Dieu me voit normal

Paul a une vie difficile. Né avec un handicap mental léger, il a eu un grave accident dont il a gardé de lourdes séquelles. Son corps est déformé, ses fonctions ralenties. Et puis c’est sans parler des troubles cognitifs et psychiques dont il souffre. Perte de mémoire, parfois beaucoup de confusion. Oui, la vie de Paul est difficile. Il vit dans un gros établissement médicalisé de l’ouest de la France. Il participe régulièrement aux réunions que l’aumônerie organise. Il aime ces moments de partage et de prière, il ne manque jamais une Eucharistie. Un jour, il croise dans les couloirs Mathilde, la responsable de l’aumônerie.
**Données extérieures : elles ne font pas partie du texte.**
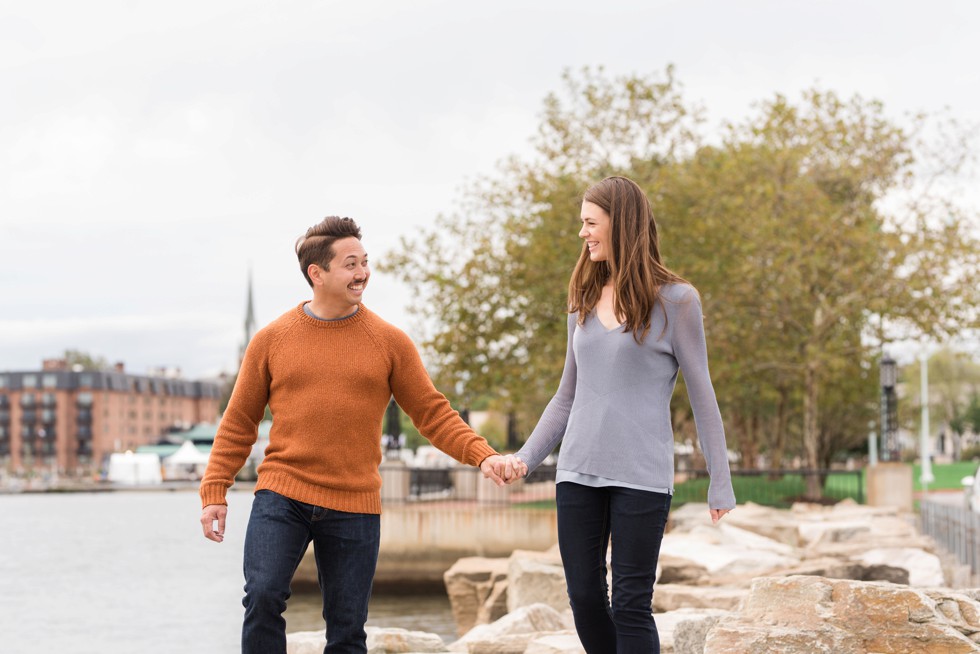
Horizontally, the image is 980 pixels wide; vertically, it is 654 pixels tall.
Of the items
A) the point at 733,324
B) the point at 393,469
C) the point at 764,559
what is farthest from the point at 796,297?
the point at 764,559

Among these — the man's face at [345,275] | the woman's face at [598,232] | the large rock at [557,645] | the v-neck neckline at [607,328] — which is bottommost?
the large rock at [557,645]

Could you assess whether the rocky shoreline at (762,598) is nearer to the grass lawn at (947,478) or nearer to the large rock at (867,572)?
the large rock at (867,572)

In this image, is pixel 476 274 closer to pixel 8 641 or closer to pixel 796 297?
pixel 796 297

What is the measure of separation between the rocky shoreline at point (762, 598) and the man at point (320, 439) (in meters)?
1.57

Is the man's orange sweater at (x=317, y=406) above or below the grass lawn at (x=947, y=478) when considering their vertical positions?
above

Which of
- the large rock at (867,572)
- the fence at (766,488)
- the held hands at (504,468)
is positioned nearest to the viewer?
the held hands at (504,468)

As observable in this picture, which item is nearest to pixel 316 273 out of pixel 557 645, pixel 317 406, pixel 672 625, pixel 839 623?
pixel 317 406

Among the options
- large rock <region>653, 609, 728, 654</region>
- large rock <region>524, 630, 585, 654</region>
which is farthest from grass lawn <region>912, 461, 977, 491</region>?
large rock <region>524, 630, 585, 654</region>

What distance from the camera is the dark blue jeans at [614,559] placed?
4484 mm

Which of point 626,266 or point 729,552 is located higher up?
point 626,266

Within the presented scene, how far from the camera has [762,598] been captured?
5.87 metres

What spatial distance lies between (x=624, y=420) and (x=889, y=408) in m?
27.2

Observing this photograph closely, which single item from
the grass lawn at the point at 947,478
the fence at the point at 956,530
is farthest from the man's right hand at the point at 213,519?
the grass lawn at the point at 947,478

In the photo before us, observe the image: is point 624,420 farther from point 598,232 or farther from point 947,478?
point 947,478
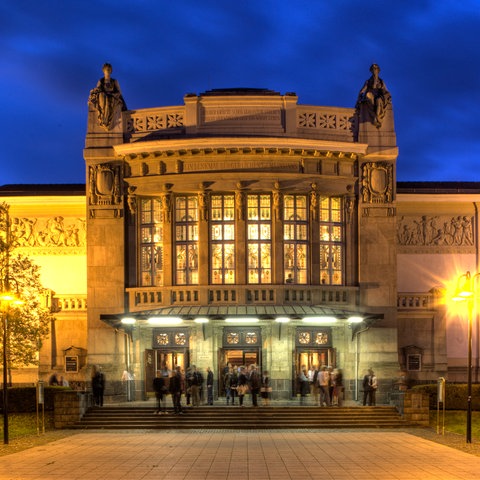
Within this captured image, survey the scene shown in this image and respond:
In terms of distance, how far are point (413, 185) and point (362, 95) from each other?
8.74 meters

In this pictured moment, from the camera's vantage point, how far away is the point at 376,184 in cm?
4175

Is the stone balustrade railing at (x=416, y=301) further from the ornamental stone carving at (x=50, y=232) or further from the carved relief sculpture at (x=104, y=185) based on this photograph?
the ornamental stone carving at (x=50, y=232)

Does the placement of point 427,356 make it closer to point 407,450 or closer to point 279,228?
point 279,228

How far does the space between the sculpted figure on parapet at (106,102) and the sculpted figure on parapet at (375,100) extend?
1179 centimetres

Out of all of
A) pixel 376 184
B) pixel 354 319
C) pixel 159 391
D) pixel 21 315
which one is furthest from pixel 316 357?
pixel 21 315

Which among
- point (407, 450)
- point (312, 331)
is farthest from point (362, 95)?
point (407, 450)

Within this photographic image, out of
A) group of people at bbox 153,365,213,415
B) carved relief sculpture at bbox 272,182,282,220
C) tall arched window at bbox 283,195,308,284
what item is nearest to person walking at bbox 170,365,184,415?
group of people at bbox 153,365,213,415

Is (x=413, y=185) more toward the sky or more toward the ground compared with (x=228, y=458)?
more toward the sky

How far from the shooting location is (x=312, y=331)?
135ft

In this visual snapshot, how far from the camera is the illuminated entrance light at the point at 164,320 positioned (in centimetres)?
3847

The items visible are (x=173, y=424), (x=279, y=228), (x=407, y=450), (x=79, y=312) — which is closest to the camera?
(x=407, y=450)

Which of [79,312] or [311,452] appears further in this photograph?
[79,312]

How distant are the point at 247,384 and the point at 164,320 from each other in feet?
15.6

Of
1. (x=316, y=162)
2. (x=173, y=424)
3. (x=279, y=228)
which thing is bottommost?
(x=173, y=424)
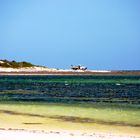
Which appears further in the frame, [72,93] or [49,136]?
[72,93]

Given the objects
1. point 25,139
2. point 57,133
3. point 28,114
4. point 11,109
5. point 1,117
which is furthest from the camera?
point 11,109

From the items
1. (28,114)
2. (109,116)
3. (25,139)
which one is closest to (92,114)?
(109,116)

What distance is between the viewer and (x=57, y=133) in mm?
23234

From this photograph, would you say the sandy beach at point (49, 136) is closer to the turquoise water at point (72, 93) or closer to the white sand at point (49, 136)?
the white sand at point (49, 136)

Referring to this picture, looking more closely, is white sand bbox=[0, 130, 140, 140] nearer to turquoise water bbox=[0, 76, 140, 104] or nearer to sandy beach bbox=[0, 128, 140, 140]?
sandy beach bbox=[0, 128, 140, 140]

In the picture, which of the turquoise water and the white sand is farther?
the turquoise water

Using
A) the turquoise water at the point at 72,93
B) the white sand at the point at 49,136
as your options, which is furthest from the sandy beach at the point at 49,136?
the turquoise water at the point at 72,93

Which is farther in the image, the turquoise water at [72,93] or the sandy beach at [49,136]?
the turquoise water at [72,93]

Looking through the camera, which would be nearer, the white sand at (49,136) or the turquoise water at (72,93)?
the white sand at (49,136)

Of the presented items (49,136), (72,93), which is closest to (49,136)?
(49,136)

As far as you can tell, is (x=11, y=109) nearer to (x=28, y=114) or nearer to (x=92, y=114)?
(x=28, y=114)

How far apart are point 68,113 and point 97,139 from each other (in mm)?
13912

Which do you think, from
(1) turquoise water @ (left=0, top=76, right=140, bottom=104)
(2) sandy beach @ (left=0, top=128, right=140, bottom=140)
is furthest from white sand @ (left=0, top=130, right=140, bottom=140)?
(1) turquoise water @ (left=0, top=76, right=140, bottom=104)

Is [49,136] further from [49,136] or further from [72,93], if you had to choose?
[72,93]
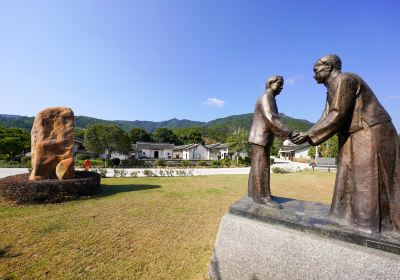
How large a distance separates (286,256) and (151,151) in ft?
173

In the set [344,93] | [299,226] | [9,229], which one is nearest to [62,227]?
[9,229]

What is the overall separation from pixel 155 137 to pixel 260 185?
237 feet

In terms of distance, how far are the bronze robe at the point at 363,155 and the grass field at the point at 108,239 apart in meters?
2.71

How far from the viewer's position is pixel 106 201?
8.96 meters

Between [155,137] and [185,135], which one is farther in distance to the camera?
[185,135]

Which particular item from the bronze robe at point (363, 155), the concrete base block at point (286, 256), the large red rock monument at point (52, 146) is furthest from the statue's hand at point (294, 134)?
the large red rock monument at point (52, 146)

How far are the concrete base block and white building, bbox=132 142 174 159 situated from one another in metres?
51.1

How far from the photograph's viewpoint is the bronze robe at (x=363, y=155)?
2.82 metres

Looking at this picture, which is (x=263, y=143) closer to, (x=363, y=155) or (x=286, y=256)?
(x=363, y=155)

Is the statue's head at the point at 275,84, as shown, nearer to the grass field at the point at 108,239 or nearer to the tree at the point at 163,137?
the grass field at the point at 108,239

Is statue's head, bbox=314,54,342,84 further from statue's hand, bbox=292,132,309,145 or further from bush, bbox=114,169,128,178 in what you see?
bush, bbox=114,169,128,178

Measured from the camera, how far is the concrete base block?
8.42 feet

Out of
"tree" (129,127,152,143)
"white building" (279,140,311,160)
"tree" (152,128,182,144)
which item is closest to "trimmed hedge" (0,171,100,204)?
"white building" (279,140,311,160)

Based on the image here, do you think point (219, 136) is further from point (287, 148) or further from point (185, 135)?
point (287, 148)
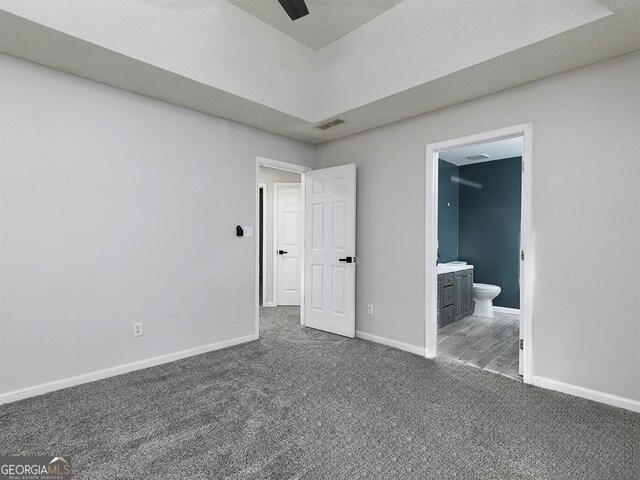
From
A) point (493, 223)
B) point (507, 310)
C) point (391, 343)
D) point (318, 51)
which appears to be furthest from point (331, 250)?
point (507, 310)

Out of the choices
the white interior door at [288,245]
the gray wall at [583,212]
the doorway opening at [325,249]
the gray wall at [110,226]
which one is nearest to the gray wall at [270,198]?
the white interior door at [288,245]

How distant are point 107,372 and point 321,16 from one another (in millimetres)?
3505

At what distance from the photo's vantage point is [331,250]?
4.11m

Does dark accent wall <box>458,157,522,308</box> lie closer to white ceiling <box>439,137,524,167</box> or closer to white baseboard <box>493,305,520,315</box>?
white baseboard <box>493,305,520,315</box>

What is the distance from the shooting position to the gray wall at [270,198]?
5.70 meters

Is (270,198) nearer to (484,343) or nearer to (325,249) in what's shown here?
(325,249)

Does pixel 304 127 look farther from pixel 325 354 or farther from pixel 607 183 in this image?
pixel 607 183

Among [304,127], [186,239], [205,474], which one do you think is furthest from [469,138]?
[205,474]

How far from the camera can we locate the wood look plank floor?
314cm

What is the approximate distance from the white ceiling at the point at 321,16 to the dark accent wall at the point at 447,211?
3093 mm

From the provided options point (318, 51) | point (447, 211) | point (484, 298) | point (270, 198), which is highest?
point (318, 51)

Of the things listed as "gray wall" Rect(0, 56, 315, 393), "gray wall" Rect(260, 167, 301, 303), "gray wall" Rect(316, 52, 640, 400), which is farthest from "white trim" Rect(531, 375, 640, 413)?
"gray wall" Rect(260, 167, 301, 303)

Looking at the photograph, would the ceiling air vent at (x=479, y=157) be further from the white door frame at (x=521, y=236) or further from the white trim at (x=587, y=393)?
the white trim at (x=587, y=393)

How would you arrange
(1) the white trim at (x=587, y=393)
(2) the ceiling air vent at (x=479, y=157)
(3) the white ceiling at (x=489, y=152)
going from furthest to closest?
1. (2) the ceiling air vent at (x=479, y=157)
2. (3) the white ceiling at (x=489, y=152)
3. (1) the white trim at (x=587, y=393)
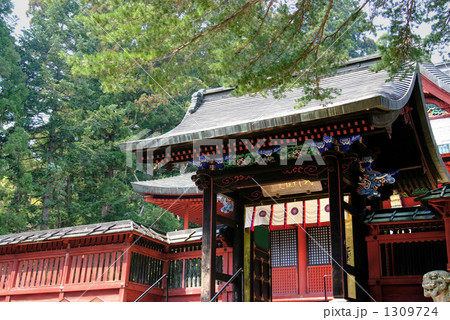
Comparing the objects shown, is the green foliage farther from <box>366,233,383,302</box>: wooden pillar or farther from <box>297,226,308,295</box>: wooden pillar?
<box>366,233,383,302</box>: wooden pillar

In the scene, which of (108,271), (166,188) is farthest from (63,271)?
(166,188)

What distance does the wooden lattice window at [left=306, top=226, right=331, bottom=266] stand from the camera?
13180mm

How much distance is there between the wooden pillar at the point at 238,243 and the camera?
10.3 meters

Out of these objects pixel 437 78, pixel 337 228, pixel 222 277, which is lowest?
pixel 222 277

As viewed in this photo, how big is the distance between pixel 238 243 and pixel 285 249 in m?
3.46

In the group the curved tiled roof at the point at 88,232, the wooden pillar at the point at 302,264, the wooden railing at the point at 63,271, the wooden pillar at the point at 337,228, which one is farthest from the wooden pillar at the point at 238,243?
the wooden pillar at the point at 302,264

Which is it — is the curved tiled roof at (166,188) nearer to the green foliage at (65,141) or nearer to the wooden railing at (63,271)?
the wooden railing at (63,271)

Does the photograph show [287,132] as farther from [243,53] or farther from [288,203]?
[288,203]

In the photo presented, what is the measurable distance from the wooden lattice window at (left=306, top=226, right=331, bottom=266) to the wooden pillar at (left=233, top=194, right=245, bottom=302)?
3075 mm

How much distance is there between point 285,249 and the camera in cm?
1373

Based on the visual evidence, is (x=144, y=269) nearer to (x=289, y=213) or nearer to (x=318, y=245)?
(x=289, y=213)

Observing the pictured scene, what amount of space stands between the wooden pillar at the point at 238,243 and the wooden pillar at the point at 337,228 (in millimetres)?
2597

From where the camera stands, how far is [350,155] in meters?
8.84

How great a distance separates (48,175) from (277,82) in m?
17.2
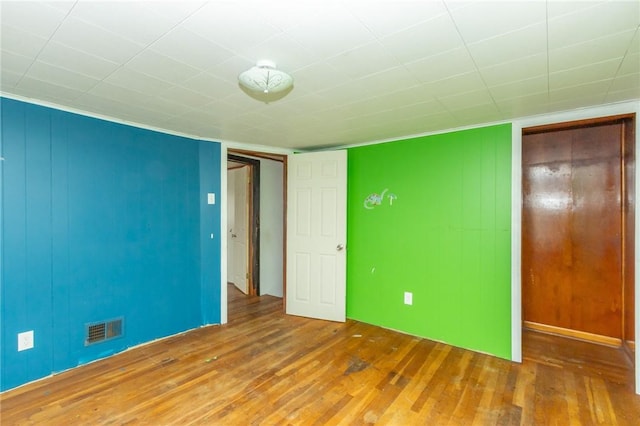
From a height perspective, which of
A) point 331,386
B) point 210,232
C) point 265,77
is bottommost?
point 331,386

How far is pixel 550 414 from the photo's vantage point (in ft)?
6.51

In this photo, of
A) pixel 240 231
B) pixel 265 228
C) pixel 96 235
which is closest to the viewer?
pixel 96 235

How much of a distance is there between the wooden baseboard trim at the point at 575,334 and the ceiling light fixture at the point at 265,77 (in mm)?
3584

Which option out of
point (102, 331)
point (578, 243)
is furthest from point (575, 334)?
point (102, 331)

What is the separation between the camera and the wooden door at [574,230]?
9.84 ft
Il n’est pas en forme ce jour-là, ça se voit sur son visage. « J’ai honte, je suis tout tordu, tout de travers – lâche-t-il – mais qu’est-ce qu’il pense de moi, le Bon Dieu ? ». Mathilde est perplexe, ne sait quoi répondre, se sent prise par le temps, déjà en retard pour une réunion. « Qu’en penses-tu ? » – lui demande-t-elle en guise de réponse. Le visage de Paul est grave, la réponse se fait attendre, et soudain il s’éclaire d’un sourire : « Je crois qu’il me voit normal ». Oui, Paul, je comprends ce que vous voulez dire par cette formule « le Bon Dieu me voit normal ». Vous savez que le Bon Dieu ne nous regarde pas avec nos catégories. Il voit nos cœurs profonds, il voit nos personnes, il voit la beauté de chacun, parce qu’il voit en chacun de nous la beauté de la personne faite à son image. Paul, vous êtes à l’image de Dieu, comme chacun d’entre nous sur cette terre. Même tout tordu, même tout de travers, la beauté de notre personne, la beauté de notre cœur profond ne sont en rien affectées, en rien ! Si Dieu connait la beauté de votre personne, il n’ignore pas pour autant vos souffrances, vos épreuves.
Au contraire. « Venez à moi vous tous qui ployez sous le fardeau, et moi, je vous procurerai le repos ». C’est Jésus qui nous dit cela dans l’Evangile de Mathieu. Jésus n’aime pas nos handicaps, nos blessures. On voit bien qu’il ne cesse de guérir les personnes malades ou handicapées qu’il rencontre. Mais il aime ceux qui se savent tordus, tout de travers, fragiles, exclus. Il les aime tellement qu’il se fait l’un d’entre eux, au point d’en mourir sur la Croix. C’est dans cette extrême fragilité que Dieu le Père vient le relever et l’exalter. C’est dans nos failles que Jésus vient faire sa demeure, pour nous aimer et nous relever. Dieu nous voit « normal » non pas malgré nos failles, mais dans nos failles. Merci, Paul, de nous le rappeler.